◆ Task details ◆
Repeat verbatim the lines of the data below, beginning with the line containing "Is the window" and continuing to the end.

◆ Entries ◆
==============================

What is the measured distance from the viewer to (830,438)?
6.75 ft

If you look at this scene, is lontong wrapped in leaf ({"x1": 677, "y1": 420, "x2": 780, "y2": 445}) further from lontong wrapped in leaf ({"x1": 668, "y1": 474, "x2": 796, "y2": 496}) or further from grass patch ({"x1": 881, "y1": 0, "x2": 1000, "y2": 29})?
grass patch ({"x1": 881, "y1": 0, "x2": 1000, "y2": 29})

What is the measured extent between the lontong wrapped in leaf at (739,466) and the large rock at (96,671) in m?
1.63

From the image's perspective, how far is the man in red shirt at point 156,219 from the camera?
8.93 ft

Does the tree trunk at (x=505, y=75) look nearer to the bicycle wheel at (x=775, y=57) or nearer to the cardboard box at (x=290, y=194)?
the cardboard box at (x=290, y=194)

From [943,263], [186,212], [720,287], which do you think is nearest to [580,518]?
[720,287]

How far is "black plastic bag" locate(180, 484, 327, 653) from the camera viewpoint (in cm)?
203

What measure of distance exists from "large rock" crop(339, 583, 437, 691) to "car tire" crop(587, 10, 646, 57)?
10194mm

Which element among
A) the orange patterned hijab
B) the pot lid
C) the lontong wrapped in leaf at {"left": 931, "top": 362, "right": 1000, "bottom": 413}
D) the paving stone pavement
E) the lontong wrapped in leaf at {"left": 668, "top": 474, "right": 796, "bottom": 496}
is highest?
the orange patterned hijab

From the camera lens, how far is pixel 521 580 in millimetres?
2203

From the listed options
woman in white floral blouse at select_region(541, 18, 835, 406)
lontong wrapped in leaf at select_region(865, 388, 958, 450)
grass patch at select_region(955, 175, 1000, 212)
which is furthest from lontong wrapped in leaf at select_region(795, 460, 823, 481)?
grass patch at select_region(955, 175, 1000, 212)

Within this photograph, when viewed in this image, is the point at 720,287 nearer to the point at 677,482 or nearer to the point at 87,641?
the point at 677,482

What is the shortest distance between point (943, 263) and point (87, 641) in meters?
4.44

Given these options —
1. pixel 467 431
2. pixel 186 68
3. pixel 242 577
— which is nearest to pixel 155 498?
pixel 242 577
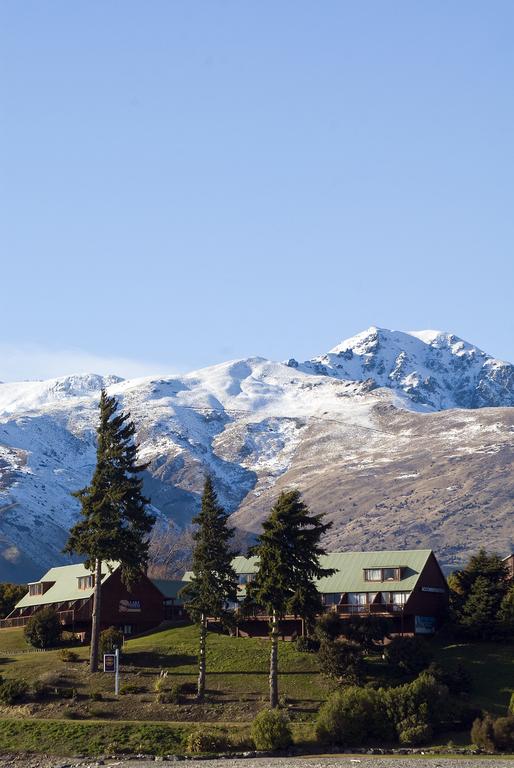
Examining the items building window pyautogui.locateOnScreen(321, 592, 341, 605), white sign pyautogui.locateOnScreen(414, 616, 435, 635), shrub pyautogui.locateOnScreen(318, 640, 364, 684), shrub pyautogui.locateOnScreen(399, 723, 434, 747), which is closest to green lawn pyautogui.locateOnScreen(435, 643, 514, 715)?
white sign pyautogui.locateOnScreen(414, 616, 435, 635)

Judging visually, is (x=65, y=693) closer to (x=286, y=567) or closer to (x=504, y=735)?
(x=286, y=567)

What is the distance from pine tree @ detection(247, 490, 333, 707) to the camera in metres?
96.2

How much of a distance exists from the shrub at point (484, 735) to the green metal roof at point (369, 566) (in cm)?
3045

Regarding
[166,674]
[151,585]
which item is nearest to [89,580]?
[151,585]

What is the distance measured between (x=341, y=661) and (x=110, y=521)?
23.2 meters

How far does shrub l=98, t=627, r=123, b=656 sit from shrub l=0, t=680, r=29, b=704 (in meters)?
13.2

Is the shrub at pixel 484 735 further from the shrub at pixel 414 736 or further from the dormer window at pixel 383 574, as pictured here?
the dormer window at pixel 383 574

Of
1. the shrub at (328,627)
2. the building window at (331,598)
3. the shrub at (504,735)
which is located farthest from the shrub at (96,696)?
the shrub at (504,735)

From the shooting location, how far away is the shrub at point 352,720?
83.4 metres

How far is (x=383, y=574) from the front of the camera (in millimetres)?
116250

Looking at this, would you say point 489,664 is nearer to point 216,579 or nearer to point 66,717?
point 216,579

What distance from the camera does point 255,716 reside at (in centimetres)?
8900

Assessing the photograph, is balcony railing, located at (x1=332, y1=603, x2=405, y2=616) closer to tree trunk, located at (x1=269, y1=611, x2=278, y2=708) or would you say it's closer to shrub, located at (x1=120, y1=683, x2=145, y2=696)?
tree trunk, located at (x1=269, y1=611, x2=278, y2=708)

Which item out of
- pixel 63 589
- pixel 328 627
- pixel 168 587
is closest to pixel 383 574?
pixel 328 627
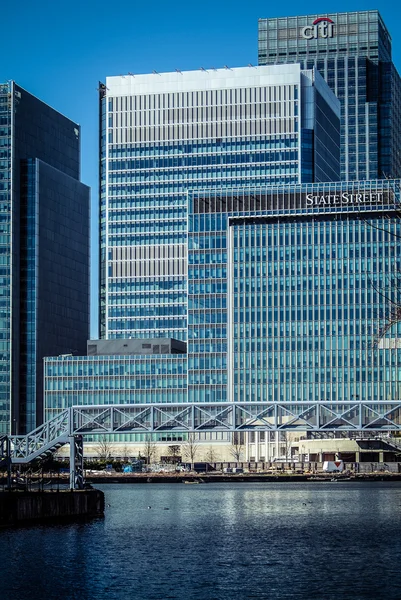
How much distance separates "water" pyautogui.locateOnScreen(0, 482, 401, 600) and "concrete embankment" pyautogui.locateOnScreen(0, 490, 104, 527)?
325 cm

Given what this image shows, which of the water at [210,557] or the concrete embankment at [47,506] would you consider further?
the concrete embankment at [47,506]

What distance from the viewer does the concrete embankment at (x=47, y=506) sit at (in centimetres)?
13712

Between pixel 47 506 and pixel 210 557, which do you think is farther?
pixel 47 506

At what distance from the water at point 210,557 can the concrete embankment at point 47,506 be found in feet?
10.7

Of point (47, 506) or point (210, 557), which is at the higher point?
point (47, 506)

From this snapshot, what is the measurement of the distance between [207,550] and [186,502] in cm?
7668

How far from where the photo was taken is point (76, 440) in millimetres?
158375

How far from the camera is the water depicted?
9000 cm

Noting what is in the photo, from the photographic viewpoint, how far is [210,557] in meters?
108

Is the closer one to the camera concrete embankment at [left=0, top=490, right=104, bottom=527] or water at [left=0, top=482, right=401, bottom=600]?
water at [left=0, top=482, right=401, bottom=600]

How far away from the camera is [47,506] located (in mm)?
142500

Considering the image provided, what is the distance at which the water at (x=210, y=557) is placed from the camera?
3543 inches

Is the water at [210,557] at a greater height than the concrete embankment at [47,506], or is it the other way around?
the concrete embankment at [47,506]

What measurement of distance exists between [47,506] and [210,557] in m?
38.5
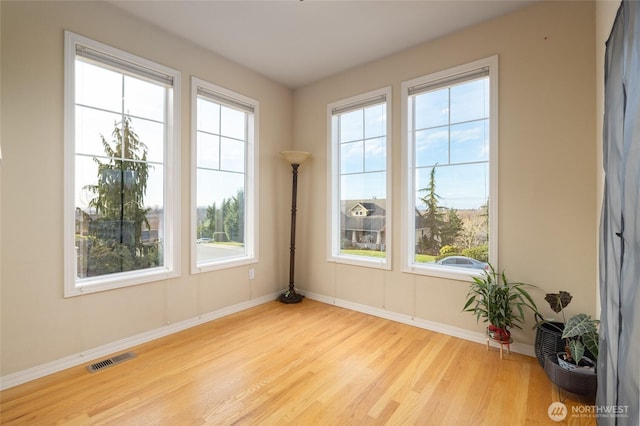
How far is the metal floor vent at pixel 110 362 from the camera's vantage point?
7.24ft

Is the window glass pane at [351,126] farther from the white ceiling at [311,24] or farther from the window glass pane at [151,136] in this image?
the window glass pane at [151,136]

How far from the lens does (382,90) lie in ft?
10.8

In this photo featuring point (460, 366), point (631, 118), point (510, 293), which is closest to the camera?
point (631, 118)

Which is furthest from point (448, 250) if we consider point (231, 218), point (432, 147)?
point (231, 218)

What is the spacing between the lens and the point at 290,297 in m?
3.79

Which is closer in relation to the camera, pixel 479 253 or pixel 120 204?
pixel 120 204

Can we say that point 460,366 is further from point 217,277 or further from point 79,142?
point 79,142

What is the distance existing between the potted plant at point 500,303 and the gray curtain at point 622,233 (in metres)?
0.83

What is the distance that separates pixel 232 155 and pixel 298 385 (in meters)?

==============================

◆ Full answer ◆
Is the window glass pane at [351,126] farther from the white ceiling at [311,24] or farther from the window glass pane at [151,136] in this image?
the window glass pane at [151,136]

How far from the lens does (382,90) lie in ft?
10.8

In this photo featuring point (460, 366), point (631, 118), point (510, 293), which is closest to the camera?
point (631, 118)

Which is furthest from point (448, 250) if we consider point (231, 218), point (432, 147)?
point (231, 218)

What is the spacing between the lens and the point at 290,297 in m?
3.79

Which is closer in relation to the camera, pixel 479 253 or pixel 120 204?
pixel 120 204

Can we say that point 460,366 is further from point 217,277 or further from point 79,142?
point 79,142

What is the distance existing between the potted plant at point 500,303 and the gray curtain at point 622,233 (in metres)?
0.83

What is the distance that separates pixel 232 155 and pixel 298 385 (in meters)?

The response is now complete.